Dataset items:
'''
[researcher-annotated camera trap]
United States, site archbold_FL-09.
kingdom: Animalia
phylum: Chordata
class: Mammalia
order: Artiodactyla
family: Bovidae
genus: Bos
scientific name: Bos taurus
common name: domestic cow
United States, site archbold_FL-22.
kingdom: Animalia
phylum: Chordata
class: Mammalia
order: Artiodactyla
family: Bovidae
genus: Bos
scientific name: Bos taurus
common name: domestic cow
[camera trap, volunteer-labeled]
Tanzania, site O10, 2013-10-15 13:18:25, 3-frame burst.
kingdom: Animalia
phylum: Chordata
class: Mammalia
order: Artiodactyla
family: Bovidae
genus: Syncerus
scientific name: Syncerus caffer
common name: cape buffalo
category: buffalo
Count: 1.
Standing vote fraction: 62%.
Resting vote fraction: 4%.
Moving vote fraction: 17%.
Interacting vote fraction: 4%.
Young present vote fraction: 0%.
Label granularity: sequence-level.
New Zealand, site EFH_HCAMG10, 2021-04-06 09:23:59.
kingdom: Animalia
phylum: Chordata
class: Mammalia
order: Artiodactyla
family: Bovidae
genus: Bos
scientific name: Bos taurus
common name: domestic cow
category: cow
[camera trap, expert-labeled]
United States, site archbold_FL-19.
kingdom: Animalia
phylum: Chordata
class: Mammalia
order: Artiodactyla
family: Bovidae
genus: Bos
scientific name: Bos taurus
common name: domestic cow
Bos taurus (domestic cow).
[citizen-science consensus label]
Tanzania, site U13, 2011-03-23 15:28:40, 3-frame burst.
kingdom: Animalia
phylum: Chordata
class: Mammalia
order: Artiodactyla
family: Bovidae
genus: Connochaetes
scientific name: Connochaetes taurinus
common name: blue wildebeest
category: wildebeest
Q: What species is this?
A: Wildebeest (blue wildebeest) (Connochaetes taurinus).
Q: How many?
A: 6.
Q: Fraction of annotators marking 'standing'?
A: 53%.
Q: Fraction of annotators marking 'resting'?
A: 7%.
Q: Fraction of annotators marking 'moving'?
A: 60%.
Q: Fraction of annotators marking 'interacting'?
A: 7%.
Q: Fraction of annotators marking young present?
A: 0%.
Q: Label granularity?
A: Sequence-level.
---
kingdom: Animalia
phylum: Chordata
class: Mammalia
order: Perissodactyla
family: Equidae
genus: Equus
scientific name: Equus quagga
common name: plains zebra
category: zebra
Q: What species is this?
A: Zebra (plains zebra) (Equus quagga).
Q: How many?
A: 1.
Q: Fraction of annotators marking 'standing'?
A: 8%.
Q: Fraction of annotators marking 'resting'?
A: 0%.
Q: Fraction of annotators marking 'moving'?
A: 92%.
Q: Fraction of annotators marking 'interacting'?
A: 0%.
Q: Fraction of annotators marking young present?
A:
'''
▸ Requirement
Return, exactly as written, only those lines that run from the one with "Interacting vote fraction: 4%." to the last line of the data, both of those lines included.

▸ Answer below
Interacting vote fraction: 4%.
Young present vote fraction: 0%.
Label granularity: sequence-level.
New Zealand, site EFH_HCAMG10, 2021-04-06 09:23:59.
kingdom: Animalia
phylum: Chordata
class: Mammalia
order: Artiodactyla
family: Bovidae
genus: Bos
scientific name: Bos taurus
common name: domestic cow
category: cow
[camera trap, expert-labeled]
United States, site archbold_FL-19.
kingdom: Animalia
phylum: Chordata
class: Mammalia
order: Artiodactyla
family: Bovidae
genus: Bos
scientific name: Bos taurus
common name: domestic cow
Bos taurus (domestic cow).
[citizen-science consensus label]
Tanzania, site U13, 2011-03-23 15:28:40, 3-frame burst.
kingdom: Animalia
phylum: Chordata
class: Mammalia
order: Artiodactyla
family: Bovidae
genus: Connochaetes
scientific name: Connochaetes taurinus
common name: blue wildebeest
category: wildebeest
Q: What species is this?
A: Wildebeest (blue wildebeest) (Connochaetes taurinus).
Q: How many?
A: 6.
Q: Fraction of annotators marking 'standing'?
A: 53%.
Q: Fraction of annotators marking 'resting'?
A: 7%.
Q: Fraction of annotators marking 'moving'?
A: 60%.
Q: Fraction of annotators marking 'interacting'?
A: 7%.
Q: Fraction of annotators marking young present?
A: 0%.
Q: Label granularity?
A: Sequence-level.
---
kingdom: Animalia
phylum: Chordata
class: Mammalia
order: Perissodactyla
family: Equidae
genus: Equus
scientific name: Equus quagga
common name: plains zebra
category: zebra
Q: What species is this?
A: Zebra (plains zebra) (Equus quagga).
Q: How many?
A: 1.
Q: Fraction of annotators marking 'standing'?
A: 8%.
Q: Fraction of annotators marking 'resting'?
A: 0%.
Q: Fraction of annotators marking 'moving'?
A: 92%.
Q: Fraction of annotators marking 'interacting'?
A: 0%.
Q: Fraction of annotators marking young present?
A:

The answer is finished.